964 - Sur le révisionnisme turc
N. Lygeros
Récemment, lors d’un dîner-débat organisé dans le musée d’Orsay à l’occasion du 25ème anniversaire de l’IFRI, M. Erdogan qui représente officiellement la partie la plus démocratique de son pays, a contesté la réalité du génocide arménien de 1915. Plus précisément, il a tenu les propos qui suivent : “Ceux qui prétendent qu’il y a eu un génocide arménien n’ont pas eu l’occasion d’étudier les archives ottomanes. S’ils le font, ils verront qu’il y a des tableaux très différents.” Il a poursuivi en disant que : “Cette question ne peut pas être résolue par une méthode parlementaire mais par une méthode scientifique, par les historiens.” Il a de plus souligné en répondant à une question posée par Simone Veil, ancienne présidente du Parlement européen et ancienne déportée par les nazis qu'”En utilisant une approche idéologique, émotionnelle, raciste, on complique la tâche.”

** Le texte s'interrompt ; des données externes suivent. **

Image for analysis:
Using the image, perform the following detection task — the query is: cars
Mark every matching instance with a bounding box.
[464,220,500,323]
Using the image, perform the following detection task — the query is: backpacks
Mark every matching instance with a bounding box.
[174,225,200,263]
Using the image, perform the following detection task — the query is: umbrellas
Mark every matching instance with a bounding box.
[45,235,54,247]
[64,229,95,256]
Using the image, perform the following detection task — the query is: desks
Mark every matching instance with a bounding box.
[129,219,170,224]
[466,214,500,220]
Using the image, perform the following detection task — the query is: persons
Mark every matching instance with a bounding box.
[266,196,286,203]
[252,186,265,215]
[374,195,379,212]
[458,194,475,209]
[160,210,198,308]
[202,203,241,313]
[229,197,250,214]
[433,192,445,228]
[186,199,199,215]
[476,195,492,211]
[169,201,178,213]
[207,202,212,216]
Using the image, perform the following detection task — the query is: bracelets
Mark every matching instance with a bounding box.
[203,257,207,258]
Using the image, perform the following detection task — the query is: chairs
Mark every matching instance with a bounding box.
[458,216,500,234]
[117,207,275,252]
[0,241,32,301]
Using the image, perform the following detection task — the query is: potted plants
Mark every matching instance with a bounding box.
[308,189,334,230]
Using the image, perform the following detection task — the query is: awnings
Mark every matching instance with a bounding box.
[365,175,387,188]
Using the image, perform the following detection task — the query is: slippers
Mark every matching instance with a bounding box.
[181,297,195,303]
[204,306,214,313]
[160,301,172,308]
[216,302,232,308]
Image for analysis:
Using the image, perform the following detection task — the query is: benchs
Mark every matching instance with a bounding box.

En France, le Parlement a voté en 2001 une loi reconnaissant le génocide arménien. Ne serait-ce que par la présence de ce fait, la critique de M. Erdogan s’applique directement à cette institution et non à un quelconque historien qui aurait affirmé ses désirs. Sous couvert d’un discours diplomatique qui se veut toujours ouvert, un représentant d’une structure militaire dure peut toujours remettre en question les propos d’une structure démocratique. Et celle-ci dans sa volonté intrinsèque d’être ouverte à toute discussion, a de la peine à répondre de manière efficace à ce type d’insinuations. Le problème général qui est mis en évidence par la remise en question d’un évènement historique, c’est celui de la crédibilité du discours global. Il est vrai que les tensions qui existent avec la Grèce peuvent être considérées comme du folklore par certains diplomates européens. Il est vrai que le problème chypriote peut être considéré comme un problème local et mineur. Il est vrai que le problème kurde peut être considéré comme une affaire intérieure car tout cela se mêle à l’actualité qui ne cesse de changer et d’être interprétée. Cependant que penser, même de la manière la plus démocratique qui soit, de la remise en question du génocide arménien de 1915, si ce n’est qu’il s’agit tout simplement du révisionnisme turc.
Nous devons prendre conscience que si le Parlement français a voté cette loi en 2001 c’est avant tout car nous connaissions le problème arménien grâce à la présence d’une communauté importante (450.000 personnes). Sinon qui aurait pu nous apprendre les évènements tragiques du passé ? Sinon qui aurait pu croire le récit de telles atrocités ? Sans les stigmates de cette communauté nous aurions été comme Saint-Thomas, nul n’aurait pu nous convaincre de la véracité des propos.
En France, nous avons connu l’oppression et l’occupation. Nous avons un devoir de mémoire qui nous a été enseigné par des hommes comme Jean Moulin qui n’ont jamais accepté d’oublier. C’est la défense des Droits de l’Homme que nous représentons en Europe et c’est en leur nom que nous devons agir et réagir.